By providing affordable, high-quality open-source models that are integrated into their platforms, Databricks and Snowflake hope to attract more customers and developers seeking to build AI-powered applications. The big selling point is that their users will own these models, allowing them to avoid the risks of relying on third-party providers like OpenAI.

From monolithic models to multi-agent systems

These open-source skirmishes are ultimately just fronts in a larger war.

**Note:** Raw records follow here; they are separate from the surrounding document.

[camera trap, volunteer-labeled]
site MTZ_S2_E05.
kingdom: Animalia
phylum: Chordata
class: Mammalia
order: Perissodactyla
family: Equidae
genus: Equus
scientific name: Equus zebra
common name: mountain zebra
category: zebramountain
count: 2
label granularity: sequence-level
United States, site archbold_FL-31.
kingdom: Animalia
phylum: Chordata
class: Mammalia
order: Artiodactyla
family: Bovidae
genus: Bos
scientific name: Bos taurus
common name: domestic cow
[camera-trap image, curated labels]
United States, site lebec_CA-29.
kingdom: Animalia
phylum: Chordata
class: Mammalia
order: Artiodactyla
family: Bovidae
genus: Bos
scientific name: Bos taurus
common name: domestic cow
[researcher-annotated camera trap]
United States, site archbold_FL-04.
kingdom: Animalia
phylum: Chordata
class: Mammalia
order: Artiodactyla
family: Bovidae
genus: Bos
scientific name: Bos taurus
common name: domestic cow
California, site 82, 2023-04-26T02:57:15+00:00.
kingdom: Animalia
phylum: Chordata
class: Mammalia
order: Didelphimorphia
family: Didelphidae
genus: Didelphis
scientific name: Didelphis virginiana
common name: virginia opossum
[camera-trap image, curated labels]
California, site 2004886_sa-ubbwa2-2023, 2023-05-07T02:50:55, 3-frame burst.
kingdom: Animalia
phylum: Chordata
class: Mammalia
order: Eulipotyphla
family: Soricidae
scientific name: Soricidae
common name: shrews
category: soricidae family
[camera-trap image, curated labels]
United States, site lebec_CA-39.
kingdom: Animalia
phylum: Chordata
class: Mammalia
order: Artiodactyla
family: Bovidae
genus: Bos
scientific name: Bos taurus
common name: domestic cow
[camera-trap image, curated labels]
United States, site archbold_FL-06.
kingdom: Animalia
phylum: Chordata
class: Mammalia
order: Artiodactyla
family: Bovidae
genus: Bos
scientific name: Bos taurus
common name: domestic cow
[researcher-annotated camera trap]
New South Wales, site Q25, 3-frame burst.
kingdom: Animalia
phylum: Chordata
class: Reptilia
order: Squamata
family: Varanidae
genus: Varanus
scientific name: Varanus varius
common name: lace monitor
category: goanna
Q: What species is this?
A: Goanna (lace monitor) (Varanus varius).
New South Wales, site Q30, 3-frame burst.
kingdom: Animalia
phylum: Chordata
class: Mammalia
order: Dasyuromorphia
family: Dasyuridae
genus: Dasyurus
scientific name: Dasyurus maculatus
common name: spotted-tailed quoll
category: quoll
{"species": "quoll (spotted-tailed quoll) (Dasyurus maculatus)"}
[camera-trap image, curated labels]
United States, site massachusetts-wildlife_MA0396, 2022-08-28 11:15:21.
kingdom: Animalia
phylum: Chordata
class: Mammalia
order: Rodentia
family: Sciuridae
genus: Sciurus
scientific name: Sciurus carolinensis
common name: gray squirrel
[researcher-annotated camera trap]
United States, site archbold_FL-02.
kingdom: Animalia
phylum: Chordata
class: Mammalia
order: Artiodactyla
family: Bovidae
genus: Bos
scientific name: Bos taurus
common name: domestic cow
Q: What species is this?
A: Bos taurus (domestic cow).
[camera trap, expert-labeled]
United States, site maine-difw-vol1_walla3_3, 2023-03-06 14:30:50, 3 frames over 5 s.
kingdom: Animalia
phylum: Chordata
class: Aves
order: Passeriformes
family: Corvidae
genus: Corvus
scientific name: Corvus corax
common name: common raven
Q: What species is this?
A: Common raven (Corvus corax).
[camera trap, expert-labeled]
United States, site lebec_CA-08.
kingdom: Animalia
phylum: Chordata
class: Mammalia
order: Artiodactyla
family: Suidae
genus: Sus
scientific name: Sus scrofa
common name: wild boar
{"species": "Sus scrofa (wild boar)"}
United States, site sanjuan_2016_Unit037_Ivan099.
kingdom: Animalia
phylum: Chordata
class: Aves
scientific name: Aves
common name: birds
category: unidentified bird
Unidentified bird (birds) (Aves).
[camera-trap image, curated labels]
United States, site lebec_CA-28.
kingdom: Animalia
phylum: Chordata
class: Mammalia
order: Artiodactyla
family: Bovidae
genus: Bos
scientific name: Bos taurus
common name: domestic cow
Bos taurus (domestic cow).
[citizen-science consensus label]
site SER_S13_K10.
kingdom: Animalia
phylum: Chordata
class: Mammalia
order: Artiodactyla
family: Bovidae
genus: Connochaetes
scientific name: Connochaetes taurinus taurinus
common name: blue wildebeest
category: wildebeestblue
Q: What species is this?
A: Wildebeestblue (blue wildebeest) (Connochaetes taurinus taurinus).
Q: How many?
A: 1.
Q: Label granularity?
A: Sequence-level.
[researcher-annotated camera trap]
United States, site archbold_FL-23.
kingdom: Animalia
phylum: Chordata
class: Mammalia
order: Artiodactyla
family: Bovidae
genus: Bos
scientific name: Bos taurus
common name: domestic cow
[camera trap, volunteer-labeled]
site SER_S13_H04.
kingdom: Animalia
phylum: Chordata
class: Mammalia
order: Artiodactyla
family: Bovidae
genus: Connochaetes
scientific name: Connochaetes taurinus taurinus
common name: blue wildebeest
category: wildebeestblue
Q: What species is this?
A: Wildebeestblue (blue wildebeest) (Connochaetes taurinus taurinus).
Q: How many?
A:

The end goal for both Databricks and Snowflake is to become the dominant platform for a new type of intelligent application, where multiple AI models work together in sophisticated systems.

While incredibly powerful, AI models are essentially static, mapping inputs to outputs without the ability to understand broader contexts and objectives. By contrast, agents are dynamic AI systems that leverage models as tools to take actions. Agents can autonomously break down complex tasks into steps, delegate each step to the appropriate model or tool, and iteratively refine the results until the overarching objective is met. This contextual awareness and adaptability sets agents apart from traditional, rigidly defined AI pipelines.

The real magic happens when multiple specialized models and agents are combined into collaborative systems. These compound AI systems make use of a spectrum of architectures, ranging from basic chains with fixed steps and limited feedback to dynamic, agent-driven approaches that can tackle open-ended tasks with human-like goal-orientation and context-sensitivity.

Databricks has emerged as the clear frontrunner, thanks to its $1.3B acquisition of MosaicML and the launch of its Mosaic AI platform. This platform allows users to assemble, manage, and orchestrate networks of models, agents, data sources, and other tools via an intuitive visual interface.

This tight integration of models, agents, and tools marks an important shift from the prevailing paradigm of building AI applications around monolithic models that require careful prompt engineering. Instead, Mosaic allows users to program complex “systems of systems” that can take action to achieve high-value business goals.

Despite its investment in tools like Arctic and Cortex AI, Snowflake remains several steps behind in providing the comprehensive, unified platform needed to fully realize this vision. As the battle for AI platform dominance heats up, the ability to enable this powerful new software paradigm may prove decisive.

What this means for the F500

A recent BCG survey of 1400+ C-suite executives found that 89% rank AI and generative AI among their top three tech priorities for 2024. This laser focus on AI is unsurprising, given this technology’s immense potential to drive economic growth. According to research by McKinsey and PwC, AI could increase global GDP by a staggering $13-15.7T (that’s T for trillion) by 2030. 

Despite the clear imperative to embrace AI, the BCG survey reveals that many organizations have been slow to act, with 90% being merely “observers” of AI adoption. Their sluggishness poses a significant risk, as the AI revolution is poised to create winners and losers in every industry.

The companies that pull ahead will be those that not only leverage the large-scale models developed by “scale maximalists” like OpenAI but also harness their private data to build targeted, “small-but-mighty” models tailored to their specific needs. They’ll deploy multi-agent systems to drive more advanced productivity and automation use cases. They’ll then reinvest these gains into new AI-driven revenue streams, fueling further growth and market share capture.

Databricks and Snowflake are positioning themselves as the key enablers and toll collectors of this $13T+ AI opportunity. Their rivalry is a microcosm of a much broader battle that will play out across the economy, as companies in all industries fight to secure dominance in the AI-driven future. 

While the results may not be obvious for a few years, the decisions that companies make today around their AI strategy will determine their ultimate fate. In the end, regardless of who comes out on top, consumers and society will be the ultimate beneficiaries.